The Chamber of Worlds exploded as the words were spoken at last. The Speaker's gavel pounded, but Ladislaus grabbed the volume control on his console and wrenched it to full gain. His mighty bass roared through the tumult, battering the delegates' ears.

"Fionna MacTaggart was murdered by the political machine headed by Simon Taliaferro!" Confused shouts of outrage and approval echoed from the floor, but Ladislaus thundered on. "Fringe World fingers pulled those triggers, but Corporate World money bought them! It may never be 'proved,' but Francois Fouchet planned her murder because she stood in the Taliaferro machine's way!"

His savage words shocked the Assembly into silence at last, but for a handful of shouted denials from the Corporate World seats, and Ladislaus slowly turned down the volume.
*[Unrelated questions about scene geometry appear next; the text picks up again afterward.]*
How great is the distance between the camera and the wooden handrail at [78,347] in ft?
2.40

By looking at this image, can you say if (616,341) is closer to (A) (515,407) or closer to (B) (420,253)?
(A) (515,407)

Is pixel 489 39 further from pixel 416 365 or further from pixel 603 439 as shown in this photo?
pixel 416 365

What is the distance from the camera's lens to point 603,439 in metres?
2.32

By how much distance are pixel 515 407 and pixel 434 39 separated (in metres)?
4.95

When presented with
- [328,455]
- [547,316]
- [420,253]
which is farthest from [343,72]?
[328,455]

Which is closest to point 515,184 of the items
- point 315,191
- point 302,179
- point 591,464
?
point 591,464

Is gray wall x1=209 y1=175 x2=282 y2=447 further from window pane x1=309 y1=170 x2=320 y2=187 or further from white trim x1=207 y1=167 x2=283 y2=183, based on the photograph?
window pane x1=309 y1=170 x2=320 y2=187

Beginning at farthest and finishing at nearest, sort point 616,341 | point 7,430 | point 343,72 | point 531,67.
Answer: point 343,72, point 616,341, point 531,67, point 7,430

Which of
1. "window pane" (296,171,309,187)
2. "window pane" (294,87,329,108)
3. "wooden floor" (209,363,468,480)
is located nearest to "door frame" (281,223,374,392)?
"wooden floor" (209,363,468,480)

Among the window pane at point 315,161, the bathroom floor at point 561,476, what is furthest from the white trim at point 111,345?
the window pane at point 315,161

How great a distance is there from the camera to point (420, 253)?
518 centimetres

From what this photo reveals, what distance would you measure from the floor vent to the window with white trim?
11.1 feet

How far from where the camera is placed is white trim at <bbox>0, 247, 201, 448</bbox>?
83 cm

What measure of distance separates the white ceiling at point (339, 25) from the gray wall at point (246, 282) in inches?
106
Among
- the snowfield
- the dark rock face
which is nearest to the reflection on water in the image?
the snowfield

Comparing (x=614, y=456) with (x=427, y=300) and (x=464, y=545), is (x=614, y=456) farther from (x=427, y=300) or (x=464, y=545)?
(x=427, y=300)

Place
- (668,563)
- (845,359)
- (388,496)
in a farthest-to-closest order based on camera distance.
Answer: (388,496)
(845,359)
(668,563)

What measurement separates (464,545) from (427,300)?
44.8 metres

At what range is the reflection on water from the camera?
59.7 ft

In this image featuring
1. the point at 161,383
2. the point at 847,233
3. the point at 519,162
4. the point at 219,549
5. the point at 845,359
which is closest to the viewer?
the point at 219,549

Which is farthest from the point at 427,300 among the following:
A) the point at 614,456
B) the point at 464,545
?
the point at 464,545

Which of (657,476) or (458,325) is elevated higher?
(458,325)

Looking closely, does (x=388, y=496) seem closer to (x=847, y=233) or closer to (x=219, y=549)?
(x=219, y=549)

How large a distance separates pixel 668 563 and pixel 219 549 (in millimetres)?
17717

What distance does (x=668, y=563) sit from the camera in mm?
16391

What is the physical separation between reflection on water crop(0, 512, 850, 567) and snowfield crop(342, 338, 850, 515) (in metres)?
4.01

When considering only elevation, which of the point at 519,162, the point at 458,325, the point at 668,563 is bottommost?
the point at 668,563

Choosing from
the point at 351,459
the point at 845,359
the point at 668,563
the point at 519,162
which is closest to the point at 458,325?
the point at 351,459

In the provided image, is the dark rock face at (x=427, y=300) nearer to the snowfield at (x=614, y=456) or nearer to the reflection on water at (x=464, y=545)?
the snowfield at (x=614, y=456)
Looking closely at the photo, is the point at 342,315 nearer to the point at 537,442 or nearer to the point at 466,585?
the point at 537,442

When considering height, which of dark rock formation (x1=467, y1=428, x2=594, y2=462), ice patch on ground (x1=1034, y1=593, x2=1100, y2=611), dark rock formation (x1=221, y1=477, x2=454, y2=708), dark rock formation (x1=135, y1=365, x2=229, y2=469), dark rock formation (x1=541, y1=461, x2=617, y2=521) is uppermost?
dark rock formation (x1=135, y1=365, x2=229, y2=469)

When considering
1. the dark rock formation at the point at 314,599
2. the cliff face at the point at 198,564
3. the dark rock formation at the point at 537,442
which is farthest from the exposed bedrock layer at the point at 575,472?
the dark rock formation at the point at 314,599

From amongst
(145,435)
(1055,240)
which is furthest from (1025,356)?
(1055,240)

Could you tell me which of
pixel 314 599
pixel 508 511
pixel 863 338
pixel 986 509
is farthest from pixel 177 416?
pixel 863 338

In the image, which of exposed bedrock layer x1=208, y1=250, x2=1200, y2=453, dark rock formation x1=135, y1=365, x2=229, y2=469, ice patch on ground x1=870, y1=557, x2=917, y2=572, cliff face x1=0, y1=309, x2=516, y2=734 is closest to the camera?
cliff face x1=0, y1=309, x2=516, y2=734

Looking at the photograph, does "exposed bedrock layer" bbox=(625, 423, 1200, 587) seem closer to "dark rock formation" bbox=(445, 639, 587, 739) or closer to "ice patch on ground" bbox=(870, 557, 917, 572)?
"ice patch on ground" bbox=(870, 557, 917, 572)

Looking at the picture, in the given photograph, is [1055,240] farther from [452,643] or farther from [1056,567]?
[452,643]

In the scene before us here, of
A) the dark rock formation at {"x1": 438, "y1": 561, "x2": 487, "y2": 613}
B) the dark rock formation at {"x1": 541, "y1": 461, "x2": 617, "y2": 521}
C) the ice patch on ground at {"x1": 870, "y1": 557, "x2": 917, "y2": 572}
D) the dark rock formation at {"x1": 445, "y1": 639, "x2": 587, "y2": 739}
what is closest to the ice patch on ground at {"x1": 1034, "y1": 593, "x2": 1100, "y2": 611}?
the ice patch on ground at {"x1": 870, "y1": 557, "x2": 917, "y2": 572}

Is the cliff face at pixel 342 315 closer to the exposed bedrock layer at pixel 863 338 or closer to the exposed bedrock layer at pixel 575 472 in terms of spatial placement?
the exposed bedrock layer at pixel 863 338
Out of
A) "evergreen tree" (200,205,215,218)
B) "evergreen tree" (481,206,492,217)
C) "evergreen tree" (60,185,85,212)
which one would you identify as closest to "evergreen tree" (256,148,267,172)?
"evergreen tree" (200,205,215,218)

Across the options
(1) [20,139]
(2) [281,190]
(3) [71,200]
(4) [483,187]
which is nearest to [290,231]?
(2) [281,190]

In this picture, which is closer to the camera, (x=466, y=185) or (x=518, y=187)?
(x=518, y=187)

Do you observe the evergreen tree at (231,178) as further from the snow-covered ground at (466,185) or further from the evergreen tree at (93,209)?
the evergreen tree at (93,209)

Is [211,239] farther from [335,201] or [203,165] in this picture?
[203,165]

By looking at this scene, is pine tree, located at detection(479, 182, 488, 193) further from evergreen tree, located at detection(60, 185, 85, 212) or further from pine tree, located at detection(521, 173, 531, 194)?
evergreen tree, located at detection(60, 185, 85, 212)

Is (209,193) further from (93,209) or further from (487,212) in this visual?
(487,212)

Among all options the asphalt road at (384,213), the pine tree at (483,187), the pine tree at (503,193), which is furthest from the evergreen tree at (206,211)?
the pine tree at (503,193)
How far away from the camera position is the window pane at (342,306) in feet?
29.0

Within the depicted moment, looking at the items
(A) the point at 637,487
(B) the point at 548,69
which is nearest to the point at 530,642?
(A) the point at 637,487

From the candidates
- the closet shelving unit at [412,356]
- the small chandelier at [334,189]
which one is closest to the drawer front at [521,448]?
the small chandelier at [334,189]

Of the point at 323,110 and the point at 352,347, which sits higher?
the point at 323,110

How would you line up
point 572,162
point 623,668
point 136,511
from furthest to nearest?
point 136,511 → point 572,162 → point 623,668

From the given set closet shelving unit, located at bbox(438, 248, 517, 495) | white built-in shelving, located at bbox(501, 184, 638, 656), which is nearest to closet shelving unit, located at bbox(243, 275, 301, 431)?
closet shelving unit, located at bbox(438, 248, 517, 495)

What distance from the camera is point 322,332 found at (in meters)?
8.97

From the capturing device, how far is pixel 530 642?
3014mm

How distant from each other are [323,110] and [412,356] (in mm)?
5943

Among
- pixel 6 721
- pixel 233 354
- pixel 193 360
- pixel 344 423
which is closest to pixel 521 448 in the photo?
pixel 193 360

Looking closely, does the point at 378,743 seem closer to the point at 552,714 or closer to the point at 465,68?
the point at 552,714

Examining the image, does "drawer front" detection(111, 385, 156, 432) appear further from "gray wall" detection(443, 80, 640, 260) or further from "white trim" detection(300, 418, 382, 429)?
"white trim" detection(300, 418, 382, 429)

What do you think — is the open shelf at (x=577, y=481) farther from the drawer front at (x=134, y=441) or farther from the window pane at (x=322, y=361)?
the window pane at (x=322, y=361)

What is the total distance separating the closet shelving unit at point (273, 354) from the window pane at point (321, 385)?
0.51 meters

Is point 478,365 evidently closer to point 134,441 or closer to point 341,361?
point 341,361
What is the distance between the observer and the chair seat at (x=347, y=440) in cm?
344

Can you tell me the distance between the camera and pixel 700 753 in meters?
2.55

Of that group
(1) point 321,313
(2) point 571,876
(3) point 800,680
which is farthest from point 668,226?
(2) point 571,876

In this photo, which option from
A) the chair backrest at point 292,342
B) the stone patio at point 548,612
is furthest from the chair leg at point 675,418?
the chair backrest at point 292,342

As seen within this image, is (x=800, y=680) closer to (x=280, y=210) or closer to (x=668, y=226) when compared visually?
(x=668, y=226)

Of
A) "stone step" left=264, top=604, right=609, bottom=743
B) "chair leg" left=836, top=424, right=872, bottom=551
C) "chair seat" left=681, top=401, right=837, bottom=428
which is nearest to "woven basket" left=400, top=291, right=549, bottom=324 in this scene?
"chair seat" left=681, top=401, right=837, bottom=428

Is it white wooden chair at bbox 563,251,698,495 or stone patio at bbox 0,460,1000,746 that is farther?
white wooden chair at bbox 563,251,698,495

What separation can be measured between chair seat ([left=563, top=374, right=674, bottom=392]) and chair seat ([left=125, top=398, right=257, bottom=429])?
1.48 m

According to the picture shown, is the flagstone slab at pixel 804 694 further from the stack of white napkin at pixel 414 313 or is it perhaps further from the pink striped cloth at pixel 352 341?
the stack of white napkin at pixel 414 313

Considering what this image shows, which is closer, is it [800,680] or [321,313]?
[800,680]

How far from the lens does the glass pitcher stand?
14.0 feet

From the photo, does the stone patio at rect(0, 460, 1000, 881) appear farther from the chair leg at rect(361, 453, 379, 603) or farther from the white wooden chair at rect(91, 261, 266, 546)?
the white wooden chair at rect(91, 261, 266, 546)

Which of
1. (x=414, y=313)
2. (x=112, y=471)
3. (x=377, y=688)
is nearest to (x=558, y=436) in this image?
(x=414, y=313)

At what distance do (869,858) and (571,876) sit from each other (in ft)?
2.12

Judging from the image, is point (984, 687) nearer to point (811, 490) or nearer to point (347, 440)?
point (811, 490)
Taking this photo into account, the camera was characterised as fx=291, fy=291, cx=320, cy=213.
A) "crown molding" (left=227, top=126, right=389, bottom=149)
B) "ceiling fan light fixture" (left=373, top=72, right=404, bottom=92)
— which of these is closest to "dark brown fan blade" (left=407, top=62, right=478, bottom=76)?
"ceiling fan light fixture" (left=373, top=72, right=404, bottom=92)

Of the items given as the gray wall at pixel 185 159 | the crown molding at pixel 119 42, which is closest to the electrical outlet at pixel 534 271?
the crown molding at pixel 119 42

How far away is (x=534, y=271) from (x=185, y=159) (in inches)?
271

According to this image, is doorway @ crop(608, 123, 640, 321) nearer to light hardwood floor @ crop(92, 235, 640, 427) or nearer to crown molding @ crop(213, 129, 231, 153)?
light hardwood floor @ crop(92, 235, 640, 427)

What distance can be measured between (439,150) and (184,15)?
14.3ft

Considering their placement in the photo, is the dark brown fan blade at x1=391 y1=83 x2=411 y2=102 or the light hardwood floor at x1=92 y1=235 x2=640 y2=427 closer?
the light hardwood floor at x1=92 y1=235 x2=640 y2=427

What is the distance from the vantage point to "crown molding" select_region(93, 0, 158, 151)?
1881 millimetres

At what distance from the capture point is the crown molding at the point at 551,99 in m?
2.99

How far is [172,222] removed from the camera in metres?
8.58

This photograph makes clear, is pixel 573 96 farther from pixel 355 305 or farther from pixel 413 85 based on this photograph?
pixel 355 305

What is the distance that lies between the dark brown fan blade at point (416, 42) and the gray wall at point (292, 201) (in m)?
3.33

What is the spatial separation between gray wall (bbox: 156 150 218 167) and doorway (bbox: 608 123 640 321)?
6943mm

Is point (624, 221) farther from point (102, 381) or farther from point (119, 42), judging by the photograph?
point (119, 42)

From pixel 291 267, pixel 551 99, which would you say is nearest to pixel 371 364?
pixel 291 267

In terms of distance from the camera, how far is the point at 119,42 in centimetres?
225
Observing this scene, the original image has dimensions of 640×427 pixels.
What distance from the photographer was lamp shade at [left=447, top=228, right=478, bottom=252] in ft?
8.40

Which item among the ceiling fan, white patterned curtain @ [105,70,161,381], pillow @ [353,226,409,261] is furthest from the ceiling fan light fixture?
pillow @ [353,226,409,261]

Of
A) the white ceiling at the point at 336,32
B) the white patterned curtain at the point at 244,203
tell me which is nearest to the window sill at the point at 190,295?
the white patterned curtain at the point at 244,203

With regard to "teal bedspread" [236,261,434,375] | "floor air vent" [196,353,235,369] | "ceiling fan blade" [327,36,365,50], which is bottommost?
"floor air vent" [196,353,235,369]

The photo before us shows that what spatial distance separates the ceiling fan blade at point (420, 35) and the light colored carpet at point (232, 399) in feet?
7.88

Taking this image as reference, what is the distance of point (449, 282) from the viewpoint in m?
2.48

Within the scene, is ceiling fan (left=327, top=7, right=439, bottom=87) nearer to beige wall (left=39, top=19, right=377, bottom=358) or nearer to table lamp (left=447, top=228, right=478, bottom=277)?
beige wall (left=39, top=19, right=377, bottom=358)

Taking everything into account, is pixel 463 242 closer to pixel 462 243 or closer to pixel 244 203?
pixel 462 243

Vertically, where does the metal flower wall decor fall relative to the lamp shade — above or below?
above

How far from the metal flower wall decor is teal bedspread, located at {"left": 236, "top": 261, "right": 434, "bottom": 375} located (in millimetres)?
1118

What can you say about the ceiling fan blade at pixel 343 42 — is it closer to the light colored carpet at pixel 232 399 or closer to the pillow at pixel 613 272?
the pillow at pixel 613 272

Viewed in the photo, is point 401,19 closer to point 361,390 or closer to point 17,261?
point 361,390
"But let it pass," he said very softly, his amplified voice echoing in the silence. "We of the Fringe have learned our lessons well. We cannot turn to this Assembly for justice; the Assembly is the tool which took our rights. But let that pass, too. Let all of it pass. It doesn't really matter any more, because when you killed Fionna-" his eyes burned across at the New Galloway delegation "-and when these other Innerworlders let you kill her, and demanded no accounting, you also killed this Assembly. You're dead men's shadows in a hall of ghosts, and you will wake one morning to find that you are all alone here. . . ."

His voice trailed off, and an icy hush hovered as he started to turn away. But then he paused. His fists clenched at his sides, and when he turned back to the pickup the muscles in his cheeks stood out like lumps of iron in a face reduced to elemental hatred by loss and rage.

"But happen to be one last service this putrid Constitution have the doing of for Fionna," he said thickly. "Happen to be a Fringe Worlder can claim a Corporate Worlder's protection!"